Termination Criteria :: SAS/IML(R) 13.1 User's Guide

Termination Criteria

Subsections:

Criteria Used by All Techniques
Termination Criteria for NLPNMS
Termination Criteria for Unconstrained and Linearly Constrained Techniques
Termination Criteria for Nonlinearly Constrained Techniques

The input argument tc specifies a vector of bounds that correspond to a set of termination criteria that are tested in each iteration. If you do not specify an IML module with the “ptit” argument, these bounds determine when the optimization process stops.

If you specify the “ptit” argument, the “tc” argument is ignored. The module specified by the “ptit” argument replaces the subroutine that is used by default to test the termination criteria. The module is called in each iteration with the current location, $x$ , and the value, $f$ , of the objective function at $x$ . The module must give a return code, $rc$ , that decides whether the optimization process is to be continued or terminated. As long as the module returns $rc = 0$ , the optimization process continues. When the module returns $rc \neq 0$ , the optimization process stops.
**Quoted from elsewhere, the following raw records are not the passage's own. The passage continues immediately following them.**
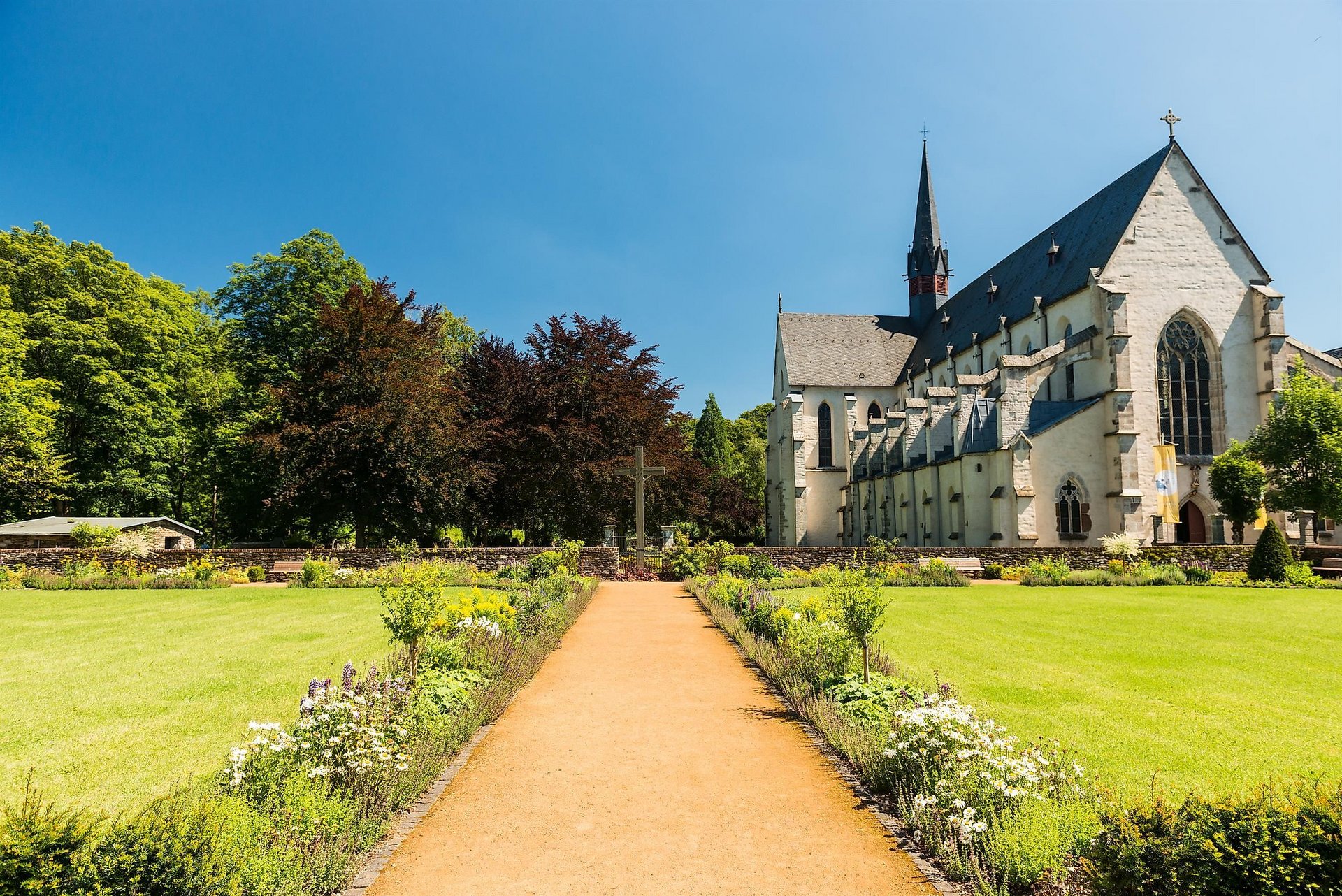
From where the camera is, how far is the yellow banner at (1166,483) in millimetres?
29562

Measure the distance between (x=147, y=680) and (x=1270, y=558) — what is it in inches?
1047

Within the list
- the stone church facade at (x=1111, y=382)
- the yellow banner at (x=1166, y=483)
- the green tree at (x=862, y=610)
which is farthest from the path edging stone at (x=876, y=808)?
the yellow banner at (x=1166, y=483)

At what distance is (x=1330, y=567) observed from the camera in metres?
23.9

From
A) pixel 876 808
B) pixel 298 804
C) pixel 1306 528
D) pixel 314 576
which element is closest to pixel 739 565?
pixel 314 576

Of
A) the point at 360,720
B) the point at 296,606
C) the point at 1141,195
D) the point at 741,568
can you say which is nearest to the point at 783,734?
the point at 360,720

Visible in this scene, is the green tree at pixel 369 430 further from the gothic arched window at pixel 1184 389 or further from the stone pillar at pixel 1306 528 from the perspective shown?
the stone pillar at pixel 1306 528

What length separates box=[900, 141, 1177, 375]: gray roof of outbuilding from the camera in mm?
32312

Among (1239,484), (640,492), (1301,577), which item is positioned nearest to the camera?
(1301,577)

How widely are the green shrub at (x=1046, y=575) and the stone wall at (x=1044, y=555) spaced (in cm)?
107

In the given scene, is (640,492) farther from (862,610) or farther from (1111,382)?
(1111,382)

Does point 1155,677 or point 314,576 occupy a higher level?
point 314,576

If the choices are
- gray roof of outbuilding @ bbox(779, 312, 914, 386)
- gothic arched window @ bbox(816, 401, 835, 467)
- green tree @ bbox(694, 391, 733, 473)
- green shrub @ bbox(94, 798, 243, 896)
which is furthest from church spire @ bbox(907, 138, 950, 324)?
green shrub @ bbox(94, 798, 243, 896)

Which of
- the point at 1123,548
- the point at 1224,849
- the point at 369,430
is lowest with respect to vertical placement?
the point at 1224,849

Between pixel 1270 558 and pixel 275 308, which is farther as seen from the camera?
pixel 275 308
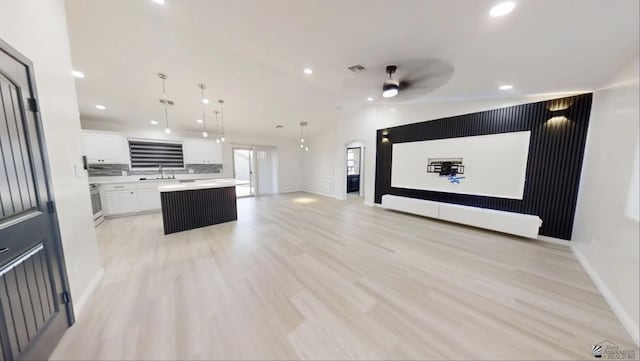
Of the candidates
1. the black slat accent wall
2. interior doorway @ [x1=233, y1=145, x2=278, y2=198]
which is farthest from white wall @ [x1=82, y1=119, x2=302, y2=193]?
Answer: the black slat accent wall

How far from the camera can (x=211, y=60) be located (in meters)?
3.02

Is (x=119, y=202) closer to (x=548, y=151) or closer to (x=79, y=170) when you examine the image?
(x=79, y=170)

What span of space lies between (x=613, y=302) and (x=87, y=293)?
5179mm

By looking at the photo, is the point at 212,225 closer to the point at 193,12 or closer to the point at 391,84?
the point at 193,12

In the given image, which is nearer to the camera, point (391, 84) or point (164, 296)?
point (164, 296)

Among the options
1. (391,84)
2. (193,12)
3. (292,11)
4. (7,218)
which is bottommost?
(7,218)

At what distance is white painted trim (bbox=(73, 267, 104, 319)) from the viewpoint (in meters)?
1.73

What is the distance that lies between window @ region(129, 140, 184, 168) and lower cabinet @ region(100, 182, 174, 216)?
83 centimetres

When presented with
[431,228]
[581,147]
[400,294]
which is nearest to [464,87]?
[581,147]

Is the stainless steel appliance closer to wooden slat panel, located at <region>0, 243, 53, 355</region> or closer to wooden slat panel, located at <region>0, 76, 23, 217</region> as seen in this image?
wooden slat panel, located at <region>0, 243, 53, 355</region>

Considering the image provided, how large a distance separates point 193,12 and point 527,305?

If you use the tc vector, the optimization techniques stop the iteration process when at least one of the corresponding set of termination criteria are satisfied. Table 14.3 and Table 14.4 indicate the criterion associated with each element of the tc vector. There is a default for each criterion, and if you specify a missing value for the corresponding element of the tc vector, the default value is used. You can avoid termination with respect to the ABSFTOL, ABSGTOL, ABSXTOL, FTOL, FTOL2, GTOL, GTOL2, and XTOL criteria by specifying a value of zero for the corresponding element of the tc vector.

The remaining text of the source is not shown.